§ Task prompt
Leave the pictures out. Retype exactly the lines below from the one containing "15ML 25ML 50ML" through the one containing "Albero di Natale Cuori Rossi -0", and no others.

§ The input
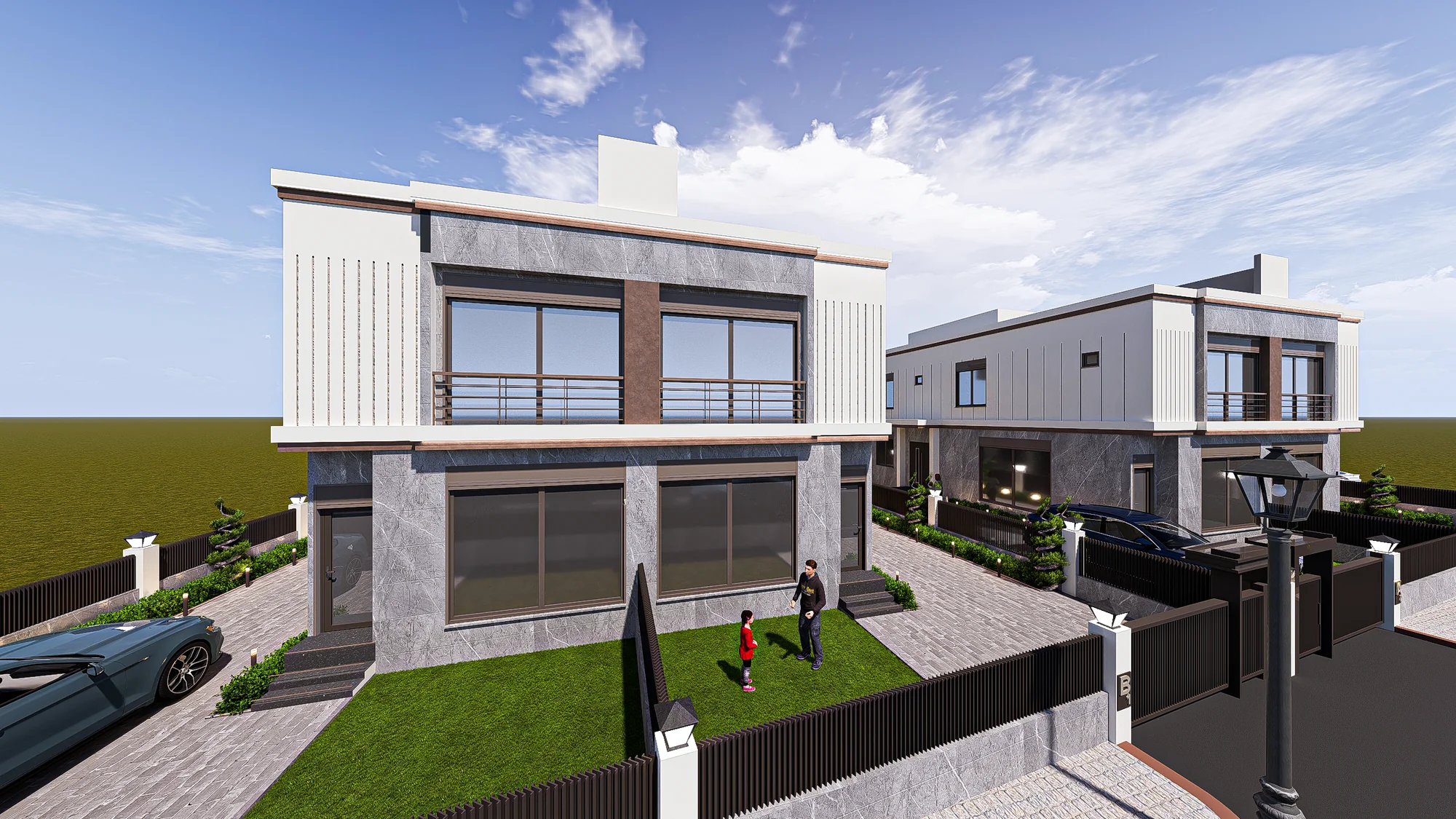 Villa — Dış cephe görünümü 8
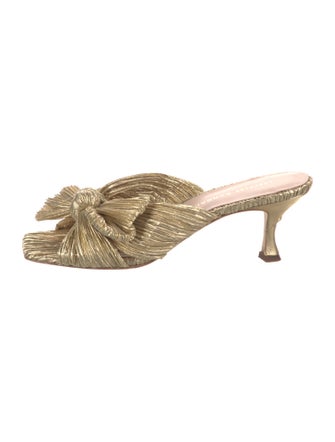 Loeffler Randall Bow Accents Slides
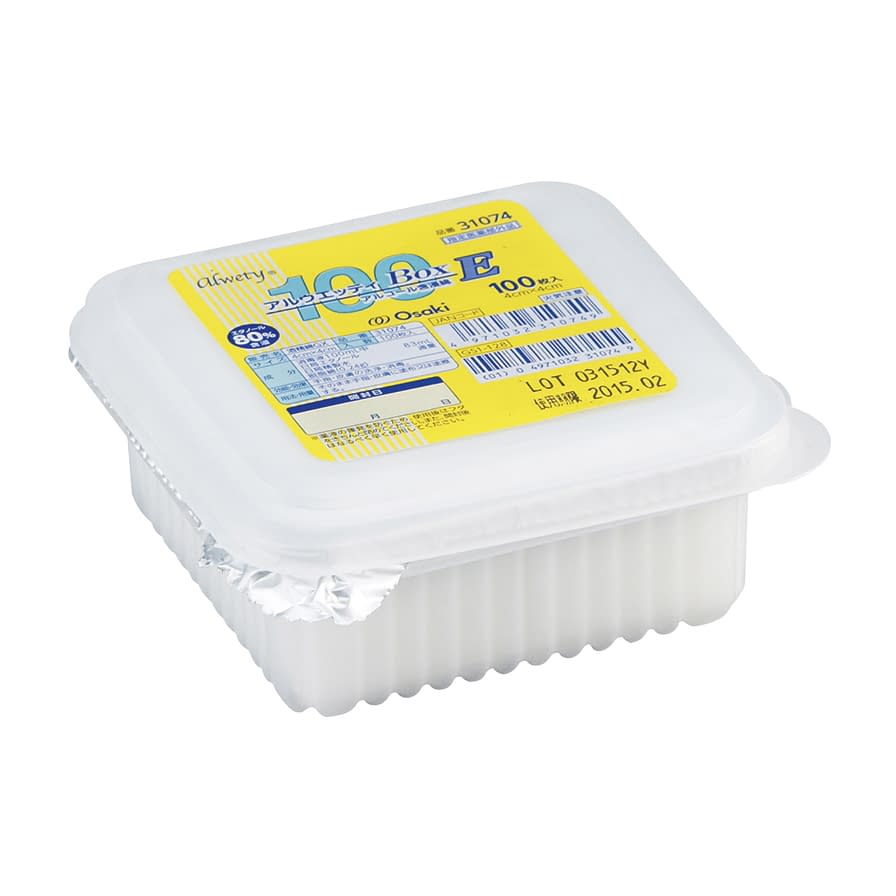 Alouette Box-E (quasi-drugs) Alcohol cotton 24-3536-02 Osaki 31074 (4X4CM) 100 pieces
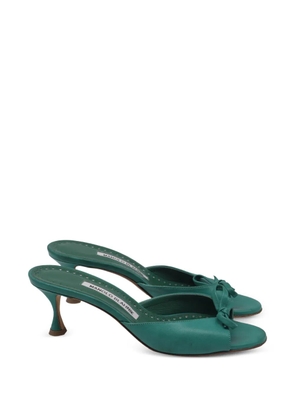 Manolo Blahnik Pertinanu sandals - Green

---

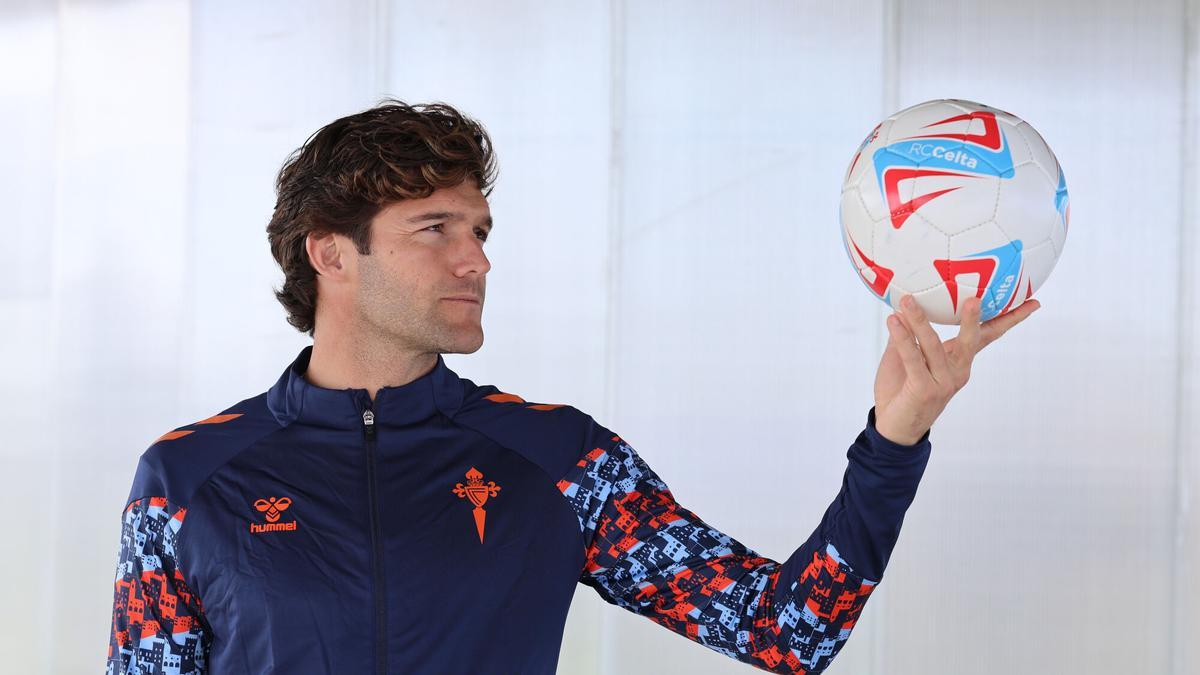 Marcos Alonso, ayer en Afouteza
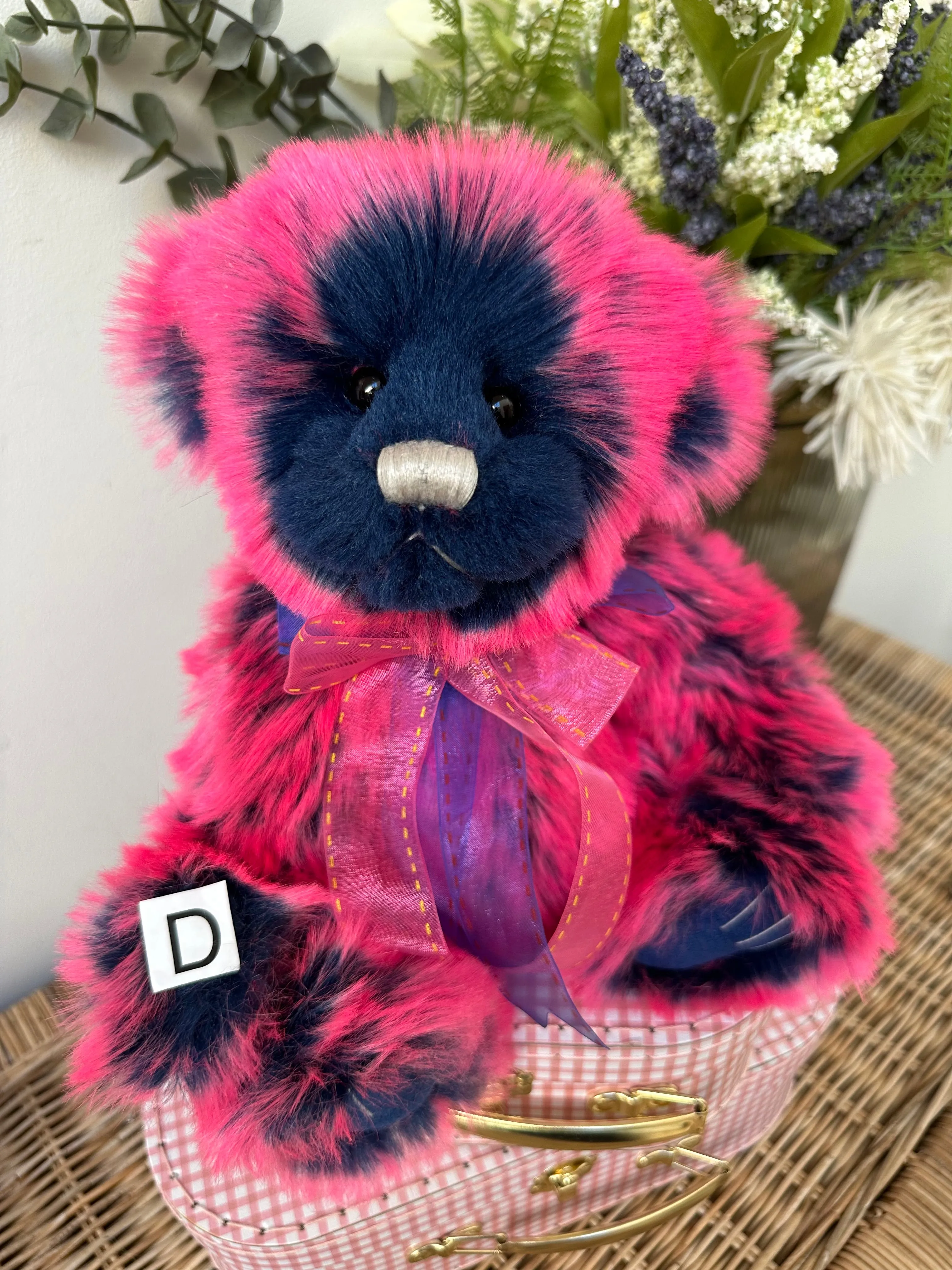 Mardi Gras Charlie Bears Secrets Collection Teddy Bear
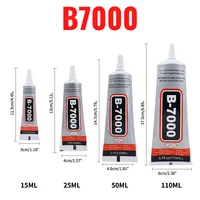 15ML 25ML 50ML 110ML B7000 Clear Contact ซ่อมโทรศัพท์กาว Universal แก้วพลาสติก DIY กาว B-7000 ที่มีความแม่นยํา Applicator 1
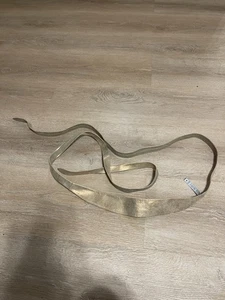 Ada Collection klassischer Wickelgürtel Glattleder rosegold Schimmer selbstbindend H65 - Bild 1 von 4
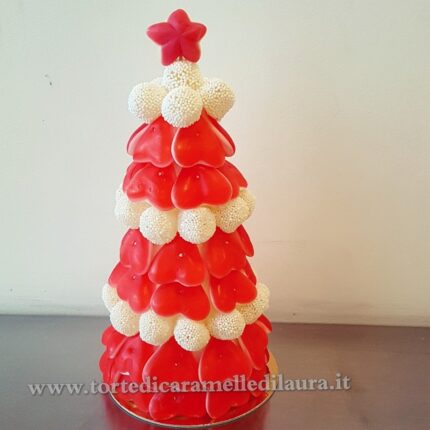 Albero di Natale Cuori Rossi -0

§ Finished exercise
 15ML 25ML 50ML 110ML B7000 Clear Contact ซ่อมโทรศัพท์กาว Universal แก้วพลาสติก DIY กาว B-7000 ที่มีความแม่นยํา Applicator 1
 Ada Collection klassischer Wickelgürtel Glattleder rosegold Schimmer selbstbindend H65 - Bild 1 von 4
 Albero di Natale Cuori Rossi -0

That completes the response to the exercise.